Once, the chambers differed sharply. “The Republicans are the opposition,” longtime House Speaker Tip O’Neill would say. “The Senate is the enemy.” If the House was defined by the yap of members competing for airtime with their one-minute speeches, the Senate was defined by sonorous self-regard. Though its pomposity was easily mocked, the Senate had a sensible centrist bloc that was real and could produce progress.

Today, rather than silver-haired former governors near the end of their careers, former House members hardened by legislative combat set the tone in the Senate.

A generation ago, conservative southerners shared the Democratic Party with liberal northerners. Patrician Rockefeller Republicans vied with the Taft and Goldwater wings. Now party- line votes are the norm. Every Democrat in the Senate was more liberal than every Republican in 2010, according to an analysis by the National Journal.

Stalemate Rules
Senate procedures still date from an earlier era and are easily abused by partisans. The filibuster, once used rarely, now amounts to a legislative no-fly zone: Without 60 votes, nothing moves. This de facto supermajority requirement produces not consensus but stalemate. When the new Congress convened in January, Senate leaders declined to do much of anything about filibusters. These senate Old Bulls turned out to be more like wimpy Ferdinand.

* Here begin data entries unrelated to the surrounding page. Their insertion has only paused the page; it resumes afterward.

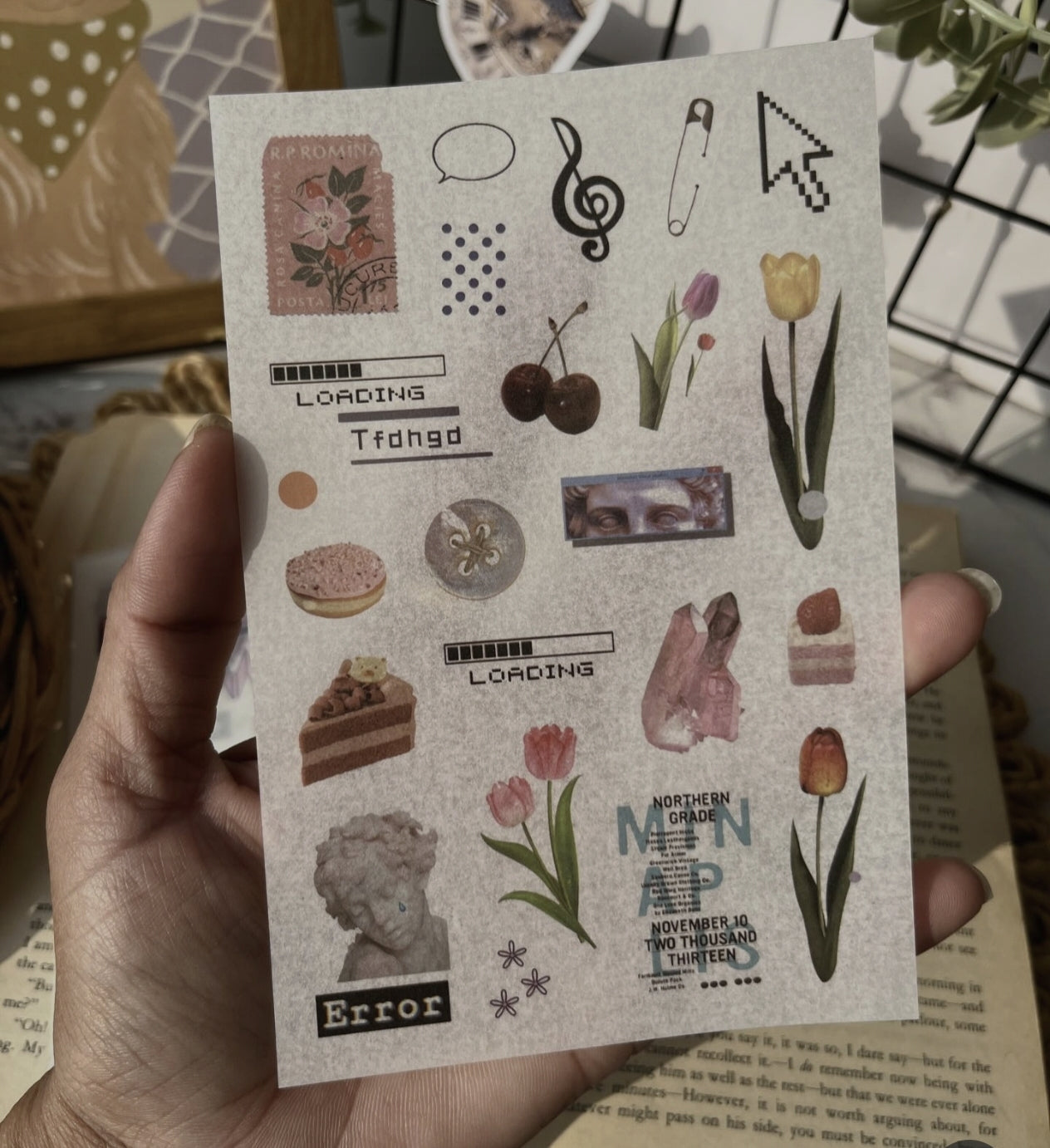 Sunset kissing the moon stickers in 6 sheets (ZJWD)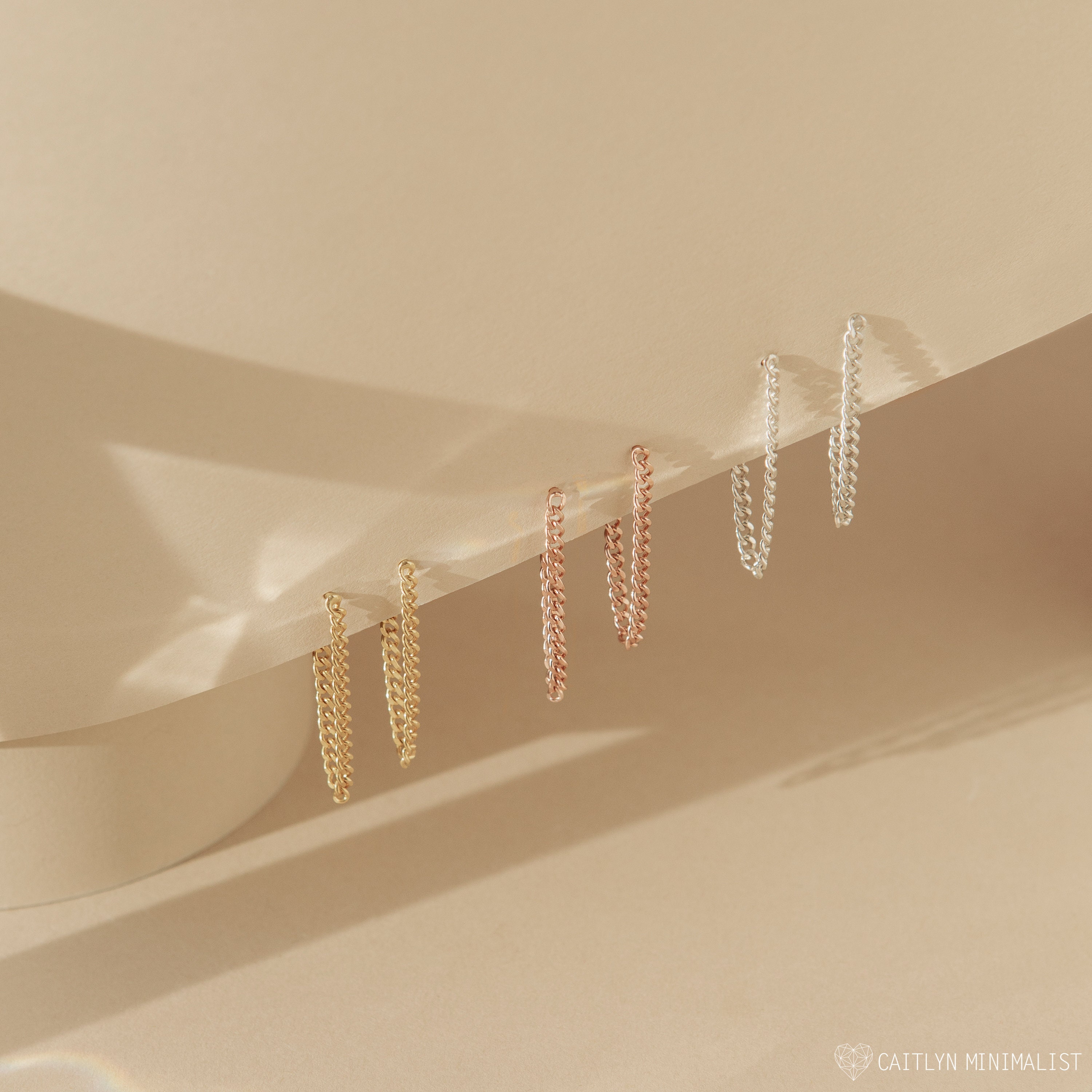 Curb Chain Earrings by CaitlynMinimalist • Minimalist Earrings • Dang…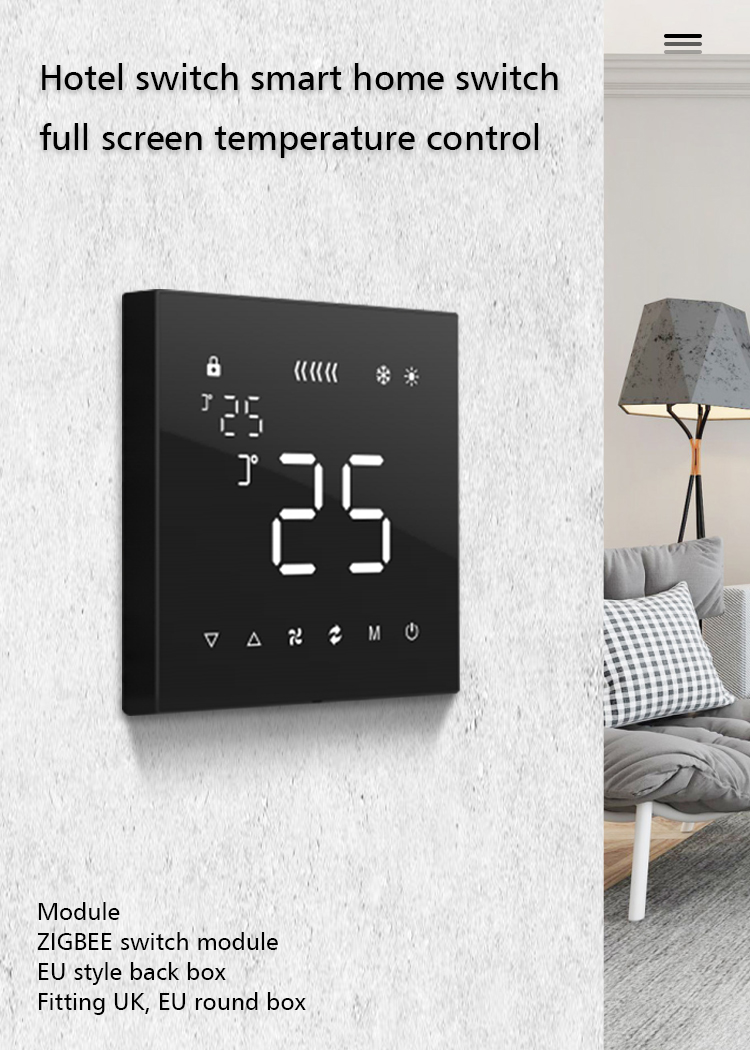 Full Screen Acrylic Touch Panel Tuya App Zigbee Thermostat
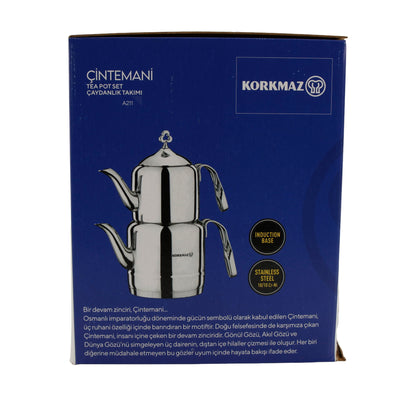 Korkmaz Çintemani Teekannen-Set | Edelstahl 18/10 | Induktionsgeeignet | 2,0 L + 1,1 L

Added to this mix is what an incumbent must do to stay in the Senate. Fundraising for a typical race has increased almost five-fold since 1982. Senators now raise, on average, $9.4 million to stay in office, much more in larger states. You’ll find them at party offices, hunched over a phone, dialing for dollars. Think “Glengarry Glen Ross.” You can’t blame them: To the threat of a free-spending self-financing opponent, now add the tens of millions of dollars that might be poured into secretly funded attack ads, thanks to the U.S. Supreme Court’s Citizens United decision.

Lobbying Beckons
No wonder so many senators seem to think: if you can’t beat K Street, join it. Some 150 former senators and representatives worked as lobbyists in 2009, according to Public Citizen.

Many of the departing senators seem relieved. In their remaining time, they have pledged to work together to pass comprehensive immigration and entitlement reforms and to take on other fractious topics.

What we really need is for them to work on the Senate’s dysfunction. There is a long tradition in which lawmakers rise in their final speech and renounce the fundraising arms race, having been silent before then. (As Saint Augustine prayed, “Give me chastity and continence, but not yet.”)

Chance for Change
Unlike Ensign, the retiring senators still have 20 months to make change. They don’t need to raise money anymore. They should take the lead in a new push for public financing of congressional campaigns, a cause often embraced by senators only after they leave. At the very least, the Republicans who long urged more campaign-finance disclosure, then voted to filibuster legislation that would require corporations and unions to disclose spending on political advertising, should vote their true views.

Instead of Saint Augustine, these departing senators should take their tune from Saint Janis Joplin: Freedom’s just another word for nothing left to lose.